Corriere del Mezzogiorno (Campania)
De Magistris e il ciclo che finisce
Valeria Valente ha disertato perché ha letteralmente abbandonato il campo: cosa che invece non ha fatto Mara Carfagna che pure è stata eletta vice presidente della Camera. Ha disertato perché ha preferito Roma a Napoli. È scappata dopo aver guidato il Pd al tempo delle primarie inquinate, delle liste elettorali «taroccate», e del mancato ballottaggio. E invece di tentare un riscatto per sé e il suo partito dopo la clamorosa sconfitta alle amministrative, ha fatto «ciao ciao» con la mano ed è uscita di scena. Il che non dice solo della persona, che in quanto tale non si può che rispettare. Ma dell’intero Pd, del suo stato di salute, del caos che lo governa, e dei criteri – discutibilissimi – che questo partito utilizza per la selezione della classe dirigente.
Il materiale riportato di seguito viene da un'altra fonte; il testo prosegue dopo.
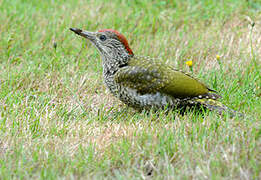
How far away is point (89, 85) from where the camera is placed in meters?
4.95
E dice anche della città, ancora una volta tradita da una parte consistente – e storicamente carica di responsabilità – del suo ceto politico. A proposito di tradimento, poi, ecco il secondo episodio della giornata. L’articolo di Selvaggia Lucarelli non è più velenoso del servizio Rai di Concita De Gregorio su De Luca a proposito di Salerno. E non dice su de Magistris cose diverse da quelle fin qui dette da molti, non ultimo Ernesto Galli della Loggia, intervistato su queste colonne da Mirella Armiero. Ma colpisce più di ogni altro perché è come un oggetto contundente lanciato dallo stesso fronte. E sebbene scritto con la solita leggerezza e formalmente limitato al solo aspetto della comunicazione social del sindaco, esprime due concetti entrambi pesanti come macigni. «La metamorfosi di Giggino», recita genericamente il titolo. «Sui social il sindaco si lascia un po’ andare», specifica bonariamente l’occhiello. Ma poi, ecco il primo colpo: de Magistris, scrive Selvaggia
Lucarelli, è diventato col tempo, da quando ha cominciato a farneticare sui social, «un sinistro incrocio tra Diego Funaro, Benito Mussolini, e Masaniello». Dove l’accostamento che più risalta è ovviamente il secondo. Non quello al giovane filosofo neo marxista, tantomeno quello, ormai abusato, al capopopolo con la bandana. Quindi, l’affondo: quando promette che si riprenderà tutto quello che è stato tolto a Napoli (finanziamenti statali e scudetto), di fatto, scrive ancora Lucarelli, de Magistris parla come «un boss di Gomorra». Né più né meno. Conclusione: fascista e camorrista. Neanche Saviano, nella sua nota polemica con il sindaco, era arrivato a tanto.